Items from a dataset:
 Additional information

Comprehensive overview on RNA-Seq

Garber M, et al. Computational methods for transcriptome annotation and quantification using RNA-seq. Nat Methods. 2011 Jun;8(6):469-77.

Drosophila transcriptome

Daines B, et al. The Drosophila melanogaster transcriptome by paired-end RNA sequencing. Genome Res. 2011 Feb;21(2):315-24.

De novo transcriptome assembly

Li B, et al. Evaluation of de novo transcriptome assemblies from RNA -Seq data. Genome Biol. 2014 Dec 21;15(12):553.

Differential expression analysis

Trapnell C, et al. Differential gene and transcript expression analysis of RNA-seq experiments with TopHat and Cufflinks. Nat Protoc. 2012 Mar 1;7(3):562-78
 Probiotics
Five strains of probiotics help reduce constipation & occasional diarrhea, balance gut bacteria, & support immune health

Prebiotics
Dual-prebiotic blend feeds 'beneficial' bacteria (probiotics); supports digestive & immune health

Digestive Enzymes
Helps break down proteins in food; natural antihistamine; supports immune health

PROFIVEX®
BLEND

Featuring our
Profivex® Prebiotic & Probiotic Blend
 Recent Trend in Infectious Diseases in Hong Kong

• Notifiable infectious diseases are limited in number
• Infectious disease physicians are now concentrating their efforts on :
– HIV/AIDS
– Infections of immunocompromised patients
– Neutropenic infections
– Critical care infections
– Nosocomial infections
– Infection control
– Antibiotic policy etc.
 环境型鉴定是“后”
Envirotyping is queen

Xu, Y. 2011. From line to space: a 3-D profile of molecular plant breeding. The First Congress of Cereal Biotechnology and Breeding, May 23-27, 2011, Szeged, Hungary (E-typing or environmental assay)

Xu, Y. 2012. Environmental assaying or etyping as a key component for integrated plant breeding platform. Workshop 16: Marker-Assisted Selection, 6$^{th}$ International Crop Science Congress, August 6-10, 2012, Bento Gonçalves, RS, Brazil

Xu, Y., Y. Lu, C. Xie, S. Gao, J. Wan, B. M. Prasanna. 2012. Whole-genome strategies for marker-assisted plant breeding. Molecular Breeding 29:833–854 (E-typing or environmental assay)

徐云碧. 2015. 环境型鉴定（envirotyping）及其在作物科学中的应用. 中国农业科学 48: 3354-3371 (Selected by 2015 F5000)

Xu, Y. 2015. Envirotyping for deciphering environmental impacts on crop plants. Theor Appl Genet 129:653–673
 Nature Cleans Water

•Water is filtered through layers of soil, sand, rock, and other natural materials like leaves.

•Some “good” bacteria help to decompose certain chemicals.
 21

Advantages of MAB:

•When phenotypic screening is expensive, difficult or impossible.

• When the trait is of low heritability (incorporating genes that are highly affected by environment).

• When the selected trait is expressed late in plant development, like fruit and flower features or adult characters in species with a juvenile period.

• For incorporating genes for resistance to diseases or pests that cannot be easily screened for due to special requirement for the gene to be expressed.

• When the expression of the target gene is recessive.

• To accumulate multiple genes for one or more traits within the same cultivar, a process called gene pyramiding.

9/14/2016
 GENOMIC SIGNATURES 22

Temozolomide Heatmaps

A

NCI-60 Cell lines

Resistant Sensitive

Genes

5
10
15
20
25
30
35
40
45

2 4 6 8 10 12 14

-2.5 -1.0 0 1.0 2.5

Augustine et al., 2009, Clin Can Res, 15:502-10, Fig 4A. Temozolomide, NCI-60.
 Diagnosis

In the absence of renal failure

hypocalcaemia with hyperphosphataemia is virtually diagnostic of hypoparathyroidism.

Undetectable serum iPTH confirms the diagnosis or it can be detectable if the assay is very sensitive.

*Assignment:*
Copy each line of the records that has "Drosophila" in it.

*Completed exercise:*
Drosophila transcriptome
Daines B, et al. The Drosophila melanogaster transcriptome by paired-end RNA sequencing. Genome Res. 2011 Feb;21(2):315-24.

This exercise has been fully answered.